● Study material

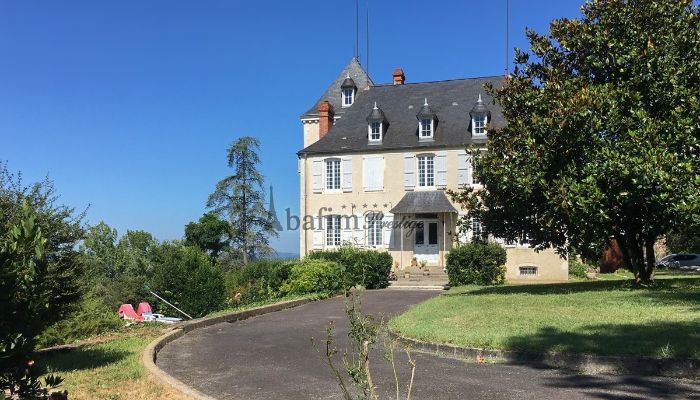 Manor House for sale Pau, New Aquitaine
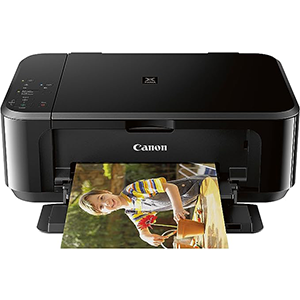 Canon Pixma MG3620 All-In-One Color Inkjet Printer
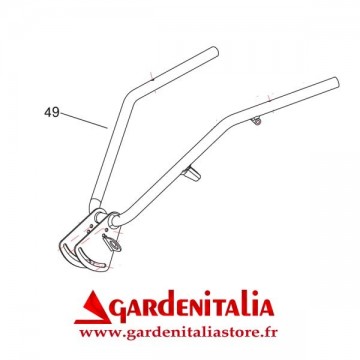 Guidon pour Faucheuse...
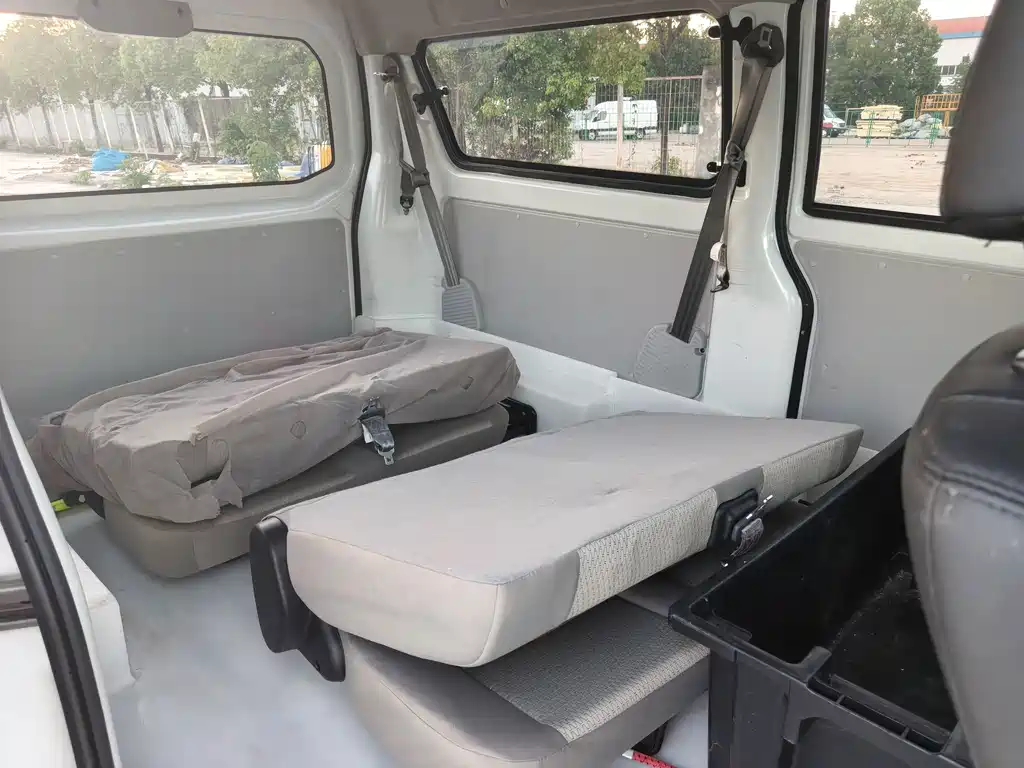 Jinbei X30 — миниатюра 7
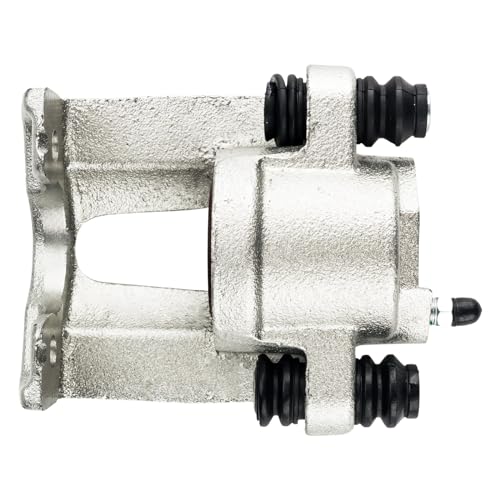 Image of KAX Rear Brake Caliper for 2004-2015 Nissan TITAN, 19-2949, 19-2948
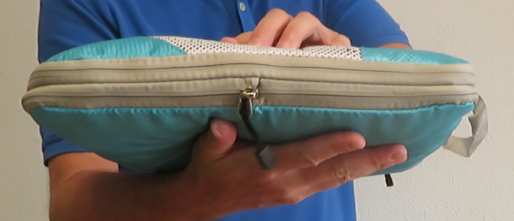 Beste packing cubes (2025) – Benut je bagageruimte optimaal🧳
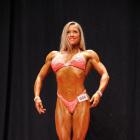 Amy  Hedrick - NPC USA 2014 - #1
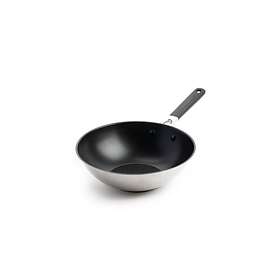 KitchenAid Classic OpenWok 28cm
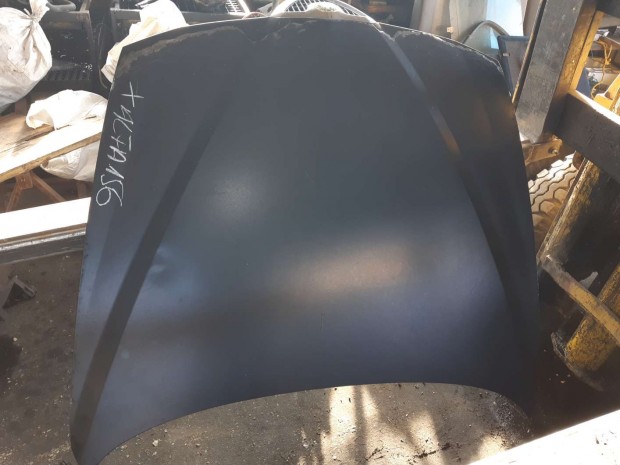 Alfa Romeo 156 Motorh�ztet�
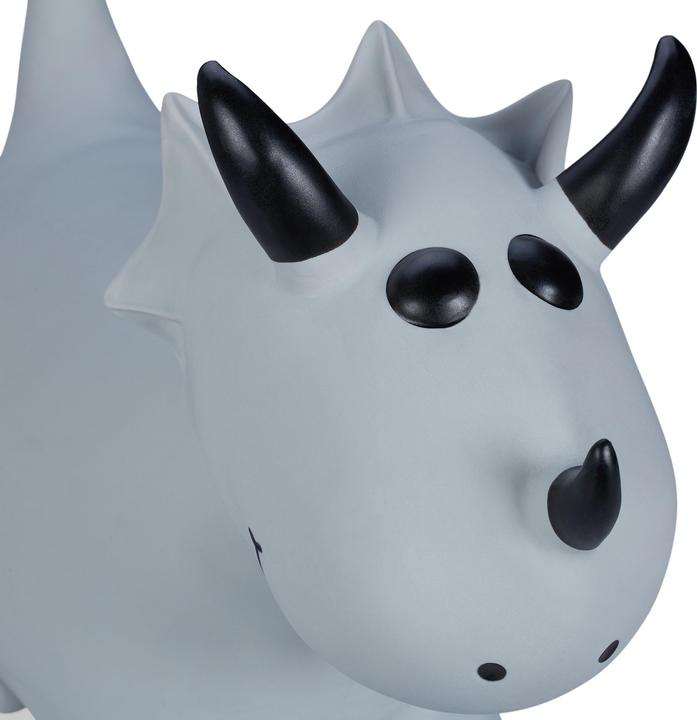 Actual product image Relaxdays Bouncy animal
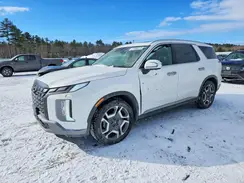 KM8R5DGE6PU586588 2023 HYUNDAI PALISADE
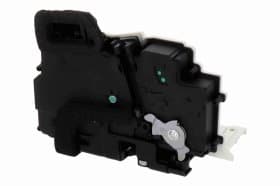 Замок двери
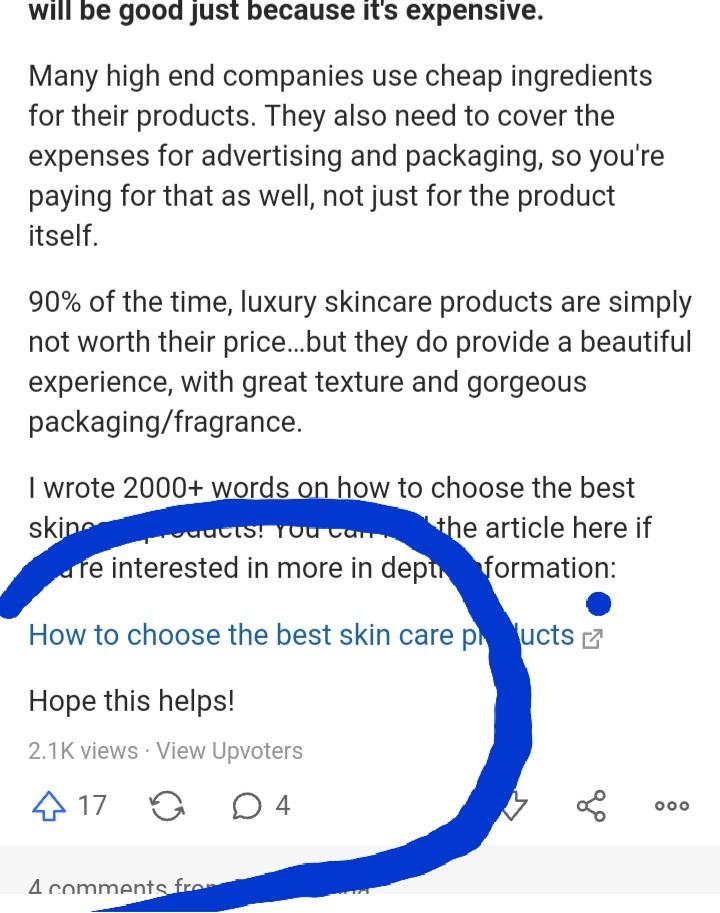 provide 10 HQ Quora answers With Guaranteed target Traffic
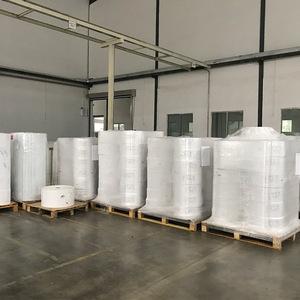 Fabbrica <span class=keywords><strong>di</strong></span> fabbricazione all'ingrosso rotoli <span class=keywords><strong>di</strong></span> grandi dimensioni rotolo <span class=keywords><strong>di</strong></span> carta termica <span class=keywords><strong>per</strong></span> ricevute <span class=keywords><strong>per</strong></span> <span class=keywords><strong>stampante</strong></span> <span class=keywords><strong>per</strong></span> <span class=keywords><strong>registratore</strong></span> <span class=keywords><strong>di</strong></span> <span class=keywords><strong>cassa</strong></span> Pos con bobina Jumbo diretta - Product Image 4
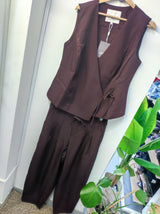 NUOVA COLLEZIONE - gilet veras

● Required action
Give again the stretch of lines above from the one with "Actual product image Relaxdays Bouncy animal" through the one with "provide 10 HQ", both ends kept, and copy no pictures.

● The completed task
 Actual product image Relaxdays Bouncy animal
 KM8R5DGE6PU586588 2023 HYUNDAI PALISADE
 Замок двери
 provide 10 HQ Quora answers With Guaranteed target Traffic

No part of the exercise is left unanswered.